To be done: Recast everything from the line containing "What distance lies" down to the last of the lines below as a Markdown table with the columns No. and Line, numbering each row and omitting blank lines.

Questions on scene geometry:
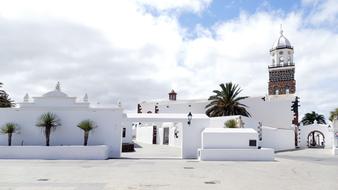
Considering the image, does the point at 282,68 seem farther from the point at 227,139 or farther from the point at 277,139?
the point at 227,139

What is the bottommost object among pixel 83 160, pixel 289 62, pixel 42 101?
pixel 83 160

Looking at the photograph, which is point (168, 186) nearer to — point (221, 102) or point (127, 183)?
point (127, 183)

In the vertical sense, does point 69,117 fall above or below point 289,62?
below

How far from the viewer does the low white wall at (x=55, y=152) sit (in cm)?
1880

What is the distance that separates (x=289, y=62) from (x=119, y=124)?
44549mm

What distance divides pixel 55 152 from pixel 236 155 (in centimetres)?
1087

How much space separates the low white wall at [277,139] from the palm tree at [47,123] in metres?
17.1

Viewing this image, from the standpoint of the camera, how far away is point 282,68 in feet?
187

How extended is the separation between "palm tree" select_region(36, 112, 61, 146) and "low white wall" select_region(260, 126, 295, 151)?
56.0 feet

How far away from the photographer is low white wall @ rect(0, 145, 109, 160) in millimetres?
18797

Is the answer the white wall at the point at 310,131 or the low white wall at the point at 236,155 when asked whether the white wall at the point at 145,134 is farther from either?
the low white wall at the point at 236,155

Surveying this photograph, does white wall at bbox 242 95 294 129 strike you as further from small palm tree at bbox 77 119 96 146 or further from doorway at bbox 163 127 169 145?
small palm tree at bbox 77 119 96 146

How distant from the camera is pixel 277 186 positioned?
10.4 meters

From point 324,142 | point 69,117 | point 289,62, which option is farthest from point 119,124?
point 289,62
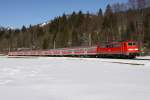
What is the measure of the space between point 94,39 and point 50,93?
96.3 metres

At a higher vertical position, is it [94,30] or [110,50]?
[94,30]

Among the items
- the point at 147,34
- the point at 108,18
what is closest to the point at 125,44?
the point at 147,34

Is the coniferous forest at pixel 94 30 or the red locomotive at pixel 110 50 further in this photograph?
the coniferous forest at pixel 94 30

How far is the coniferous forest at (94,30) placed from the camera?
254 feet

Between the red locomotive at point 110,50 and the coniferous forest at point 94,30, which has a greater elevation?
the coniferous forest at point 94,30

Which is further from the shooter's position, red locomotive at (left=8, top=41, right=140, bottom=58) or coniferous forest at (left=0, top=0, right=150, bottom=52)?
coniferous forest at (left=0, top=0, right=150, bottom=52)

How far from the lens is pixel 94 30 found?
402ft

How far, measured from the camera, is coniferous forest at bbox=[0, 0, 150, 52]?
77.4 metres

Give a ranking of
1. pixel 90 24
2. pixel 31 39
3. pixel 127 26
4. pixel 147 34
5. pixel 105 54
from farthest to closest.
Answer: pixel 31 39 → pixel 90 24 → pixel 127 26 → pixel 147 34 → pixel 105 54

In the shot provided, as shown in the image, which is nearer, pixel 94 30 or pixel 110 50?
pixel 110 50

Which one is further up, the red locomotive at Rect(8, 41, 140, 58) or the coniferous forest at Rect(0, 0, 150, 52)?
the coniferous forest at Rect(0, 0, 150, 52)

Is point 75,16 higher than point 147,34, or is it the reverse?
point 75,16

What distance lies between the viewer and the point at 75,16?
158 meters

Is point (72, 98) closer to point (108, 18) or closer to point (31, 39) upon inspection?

Exercise solution:
| No. | Line |
|---|---|
| 1 | What distance lies between the viewer and the point at 75,16? |
| 2 | 158 meters |
| 3 | Is point (72, 98) closer to point (108, 18) or closer to point (31, 39) upon inspection? |